Proton-pump inhibitors (PPIs), available by prescription or over the counter, include drugs such as Prilosec and Nexium. They are more potent than other medications such as Zantac or Pepcid that suppress acid production through a different biological mechanism.
Earlier studies had hinted at an increased risk of broken bones among PPI users. To explore that possibility, researchers tapped into a British database of medical records and identified 13,556 people age 50 or older who had suffered a broken hip. The scientists also scanned the records of roughly 135,000 people in that age group who hadn’t had such an injury. The researchers noted who had used PPIs, Zantac-type heartburn drugs, or neither type of medication.
The analysis revealed that people taking high doses of PPIs for more than a year were 2.6 times as likely to break a hip as were people not taking an acid blocker. Those taking even modest doses of PPIs regularly for 1 to 4 years were 1.2 to 1.6 times as likely to break a hip as were people not taking an acid-suppressing drug. Fracture risk rose with duration of use. The Zantac-type medications also increased fracture risk, but not to the extent that PPIs did.
The researchers report their findings in the Dec. 27, 2006 Journal of the American Medical Association.
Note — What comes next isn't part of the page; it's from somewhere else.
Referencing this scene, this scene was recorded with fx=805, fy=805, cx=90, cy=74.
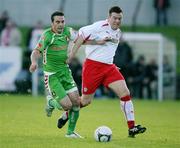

PPIs become activated only in highly acidic environments, a design that drug developers expected would confine the compounds’ effect to the stomach, says study coauthor David C. Metz, a gastroenterologist at the University of Pennsylvania School of Medicine in Philadelphia. When activated, PPIs switch off cells’ acid-making machinery.
But while reducing heartburn and acid-reflux disease, the pills might disrupt other processes. Stomach acid may be necessary to dissolve calcium compounds so that the calcium can be used elsewhere in the body, Metz says. The higher fracture rate observed in the new study, he suggests, may result from PPIs and, to a lesser extent, the other acid blockers limiting the calcium available for the body to maintain bone structure.
But some studies suggest that stomach acid isn’t required for calcium absorption, says endocrinologist Robert P. Heaney of Creighton University in Omaha, Neb. If that’s the case, the new finding may indicate that PPIs interfere with the continuous breakdown and rebuilding of bone. Cells called osteoclasts produce acid to dissolve old or damaged bone, and if PPIs limit that acid production, fatigued bone may not be replaced, Heaney says.
Earlier in 2006, a team led by Peter Vestergaard, a physician at Aarhus University Hospital in Denmark, reported results of a shorter study that showed a similar association between PPI use and fractures. Together, the two studies “may not definitively say that PPIs are dangerous to your bone, [but] they raise caution about long-term use,” he says.
Metz says that while doctors should monitor bone density in elderly patients using PPIs, “we don’t want to deny these drugs to people who benefit from them.”